Donald Hirt (“Basic goals,” Nov. 7) claims that the Tea Party wants a federal government “only as large as is needed to fulfill its obligations to its citizens as clearly defined in our Constitution.”

But which federal obligations are “clearly defined”? Narrowly defined, there are very few explicit Constitutional funding obligations of the government. Some examples: compensation for Congress and the president; and funding for various obligations of Article I, Section 8 (coin money, post offices, courts, Army and Navy, state militias, etc.).

However, our Constitution (Article I, Section 8) says the Congress can raise funds for “the general welfare.” The Constitution is vague on what “the general welfare” means. That’s a political question, not a legal one.

The federal government provides for the general welfare in many diverse ways: education funds for the states, transportation infrastructure, environmental protection, public health, occupational safety, food and drug safety, unemployment benefits, Social Security, Medicare, the Affordable Health Care Act, national parks, veterans hospitals; etc.

Tea Party extremists like Mr. Hirt want us all to believe that most of the expenditures in the examples given above are unconstitutional and socialistic. That’s clearly false.

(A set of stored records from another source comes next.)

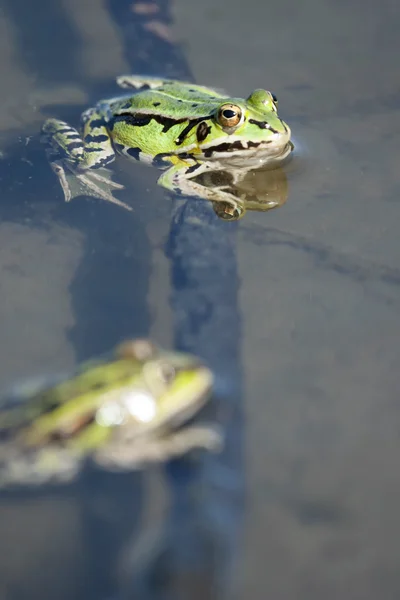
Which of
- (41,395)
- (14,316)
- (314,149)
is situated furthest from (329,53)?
(41,395)

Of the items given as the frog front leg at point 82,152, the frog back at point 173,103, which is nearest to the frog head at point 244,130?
the frog back at point 173,103

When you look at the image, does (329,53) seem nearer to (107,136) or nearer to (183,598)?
(107,136)

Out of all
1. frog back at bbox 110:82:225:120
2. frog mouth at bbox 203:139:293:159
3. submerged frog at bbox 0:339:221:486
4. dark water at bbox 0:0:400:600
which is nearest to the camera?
dark water at bbox 0:0:400:600

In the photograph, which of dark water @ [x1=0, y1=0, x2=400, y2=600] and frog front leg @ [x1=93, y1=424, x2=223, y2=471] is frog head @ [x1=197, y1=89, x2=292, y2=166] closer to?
dark water @ [x1=0, y1=0, x2=400, y2=600]

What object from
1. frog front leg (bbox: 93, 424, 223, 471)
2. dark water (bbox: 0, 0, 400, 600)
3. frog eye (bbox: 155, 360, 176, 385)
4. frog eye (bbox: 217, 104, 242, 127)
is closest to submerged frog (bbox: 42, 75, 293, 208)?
frog eye (bbox: 217, 104, 242, 127)

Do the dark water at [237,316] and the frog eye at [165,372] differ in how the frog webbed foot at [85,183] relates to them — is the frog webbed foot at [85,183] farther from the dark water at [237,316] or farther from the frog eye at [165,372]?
the frog eye at [165,372]
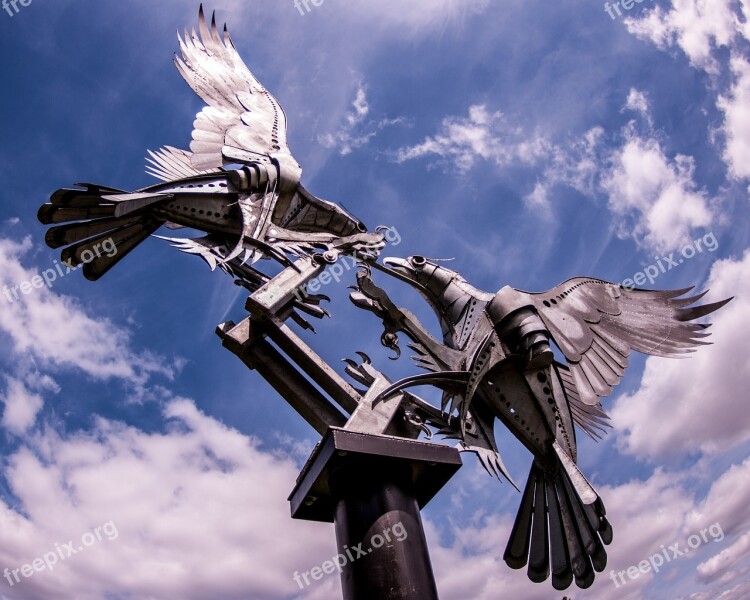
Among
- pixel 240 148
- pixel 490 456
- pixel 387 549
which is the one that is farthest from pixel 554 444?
pixel 240 148

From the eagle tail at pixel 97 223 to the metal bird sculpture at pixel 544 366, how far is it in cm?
345

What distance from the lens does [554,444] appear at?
28.2 ft

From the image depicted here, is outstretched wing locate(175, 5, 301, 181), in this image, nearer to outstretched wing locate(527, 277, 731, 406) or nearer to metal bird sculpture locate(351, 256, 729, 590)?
metal bird sculpture locate(351, 256, 729, 590)

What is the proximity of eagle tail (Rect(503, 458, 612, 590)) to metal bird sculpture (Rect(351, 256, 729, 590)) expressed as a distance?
0.01 m

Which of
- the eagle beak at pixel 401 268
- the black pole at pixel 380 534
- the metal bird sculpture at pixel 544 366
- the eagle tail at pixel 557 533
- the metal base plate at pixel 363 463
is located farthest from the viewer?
the eagle beak at pixel 401 268

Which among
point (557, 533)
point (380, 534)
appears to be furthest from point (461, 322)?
point (380, 534)

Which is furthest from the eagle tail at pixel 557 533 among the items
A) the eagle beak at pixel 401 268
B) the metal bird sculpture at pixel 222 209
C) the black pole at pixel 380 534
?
the metal bird sculpture at pixel 222 209

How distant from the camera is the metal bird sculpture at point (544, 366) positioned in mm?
8078

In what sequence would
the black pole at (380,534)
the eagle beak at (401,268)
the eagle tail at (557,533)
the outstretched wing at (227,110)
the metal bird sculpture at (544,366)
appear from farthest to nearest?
the outstretched wing at (227,110)
the eagle beak at (401,268)
the metal bird sculpture at (544,366)
the eagle tail at (557,533)
the black pole at (380,534)

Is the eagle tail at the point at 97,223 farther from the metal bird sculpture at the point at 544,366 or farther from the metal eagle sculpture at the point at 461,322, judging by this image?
the metal bird sculpture at the point at 544,366

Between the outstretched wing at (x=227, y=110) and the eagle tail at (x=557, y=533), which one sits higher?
the outstretched wing at (x=227, y=110)

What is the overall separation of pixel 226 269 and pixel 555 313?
492 centimetres

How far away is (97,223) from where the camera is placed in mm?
8891

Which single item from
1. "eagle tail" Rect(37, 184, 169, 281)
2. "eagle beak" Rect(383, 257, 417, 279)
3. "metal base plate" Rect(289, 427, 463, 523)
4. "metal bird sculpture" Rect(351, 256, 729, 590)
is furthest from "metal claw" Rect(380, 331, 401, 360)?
"eagle tail" Rect(37, 184, 169, 281)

We the people define the meaning of “the general welfare.”

Michael Sullivan

San Luis Obispo

Ability to pay

I have to respond to Joyce Knight’s Nov. 16 letter, wherein she is upset because her property taxes are four times those of her neighbor.

I bought my house in 1978 for $100,000, with its $1,000 property tax bill, which is what I could afford then. Someone now comes into my neighborhood and buys a similar house this year for $400,000, with its $4,000 property tax bill, which is what he can afford. His ability to pay that $4,000 in no way gives me the ability to pay $4,000 in property taxes.

I’ve been retired for 12 years, and Social Security is our primary income source. Under Joyce’s proposal, I would probably have to sell my house and move into something cheaper.

Thank you to the people who passed Prop. 13 and those who continue to support it. Ability to pay is totally fair and equitable.

Max Frickey

Grover Beach

Temple of Wall Street

When “In God we Trust” replaced “E Pluribus Unum” on all our money, and when “under God” was added to the Pledge of Allegiance, those words demonstrated a national spiritual commitment, if not a legal one.

According to the Christian Bible, Jesus overturned the money changer’s tables in the temple. Today’s temple is Wall Street, and the money changers are Morgan Stanley, Goldman Sachs and their ilk (Tribune, Nov. 12); it seems the public has had enough of modern day money changers and is expressing that opinion through the Occupy Wall Street movement.

To those who say, “I’ve got mine, go get your own,” or, “Let the poor fend for themselves,” I say nothing scares a wealthy man more than the loss of his money. Be afraid, be very afraid.

Anton and Vicki Vesely

Los Osos

The patriotic thing

At the Republican foreign policy debate Nov. 12, Mitt Romney forcefully asserted that if President Barack Obama remained in office, Iran would get a nuclear bomb, but if he were elected president, it would not. Republicans are always bellowing about how “patriotic” they are, so shouldn’t Mr. Romney do the “patriotic” thing and share his stop-the-bomb secret with the president right away?

If elected, Mr. Romney won’t be inaugurated until January of 2013. When it comes to nuclear bombs and Iran, I thought time was of the essence.